Fundamental Lotus Ware forms were produced only in three colors: pure white, celadon and a deep shade of olive green, which was extremely popular in Europe in the late 19th century. Sometimes additional decoration in only a few other colors, especially a saturated shade of lavender, was used, but all other color was added only in the form of hand-painted decoration and (very rarely) decals. Lotus Ware forms all bore classical names such as Syrian, Thebian, Lanconian and Grecian. This was due to the fact that the company intended to promote an image of classic, high-quality ware.

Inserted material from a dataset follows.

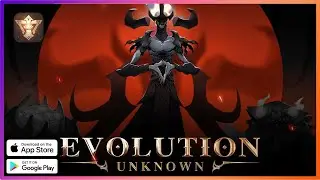 Unknown Evolution Roguelike ARPG Gameplay Walkthrough (iOS, Android)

==Financial losses and the end of Lotus Ware==
Because of the refinements of the process and decorative elements, the production losses of Lotus Ware were very high, estimated to be as high as 90%. Despite the heavy financial losses incurred by its high manufacturing losses, KT&K continued to produce Lotus Ware until approximately 1896.

The company continued to flourish until the 1920s, but started to decline and eventually closed for good in 1931.

An estimated 5,000 pieces of Lotus Ware survive. East Liverpool's Museum of Ceramics has the largest public display of Lotus Ware in the world.

==Legacy==
An Ohio state historic marker was installed in East Liverpool to commemorate the site of KT&K.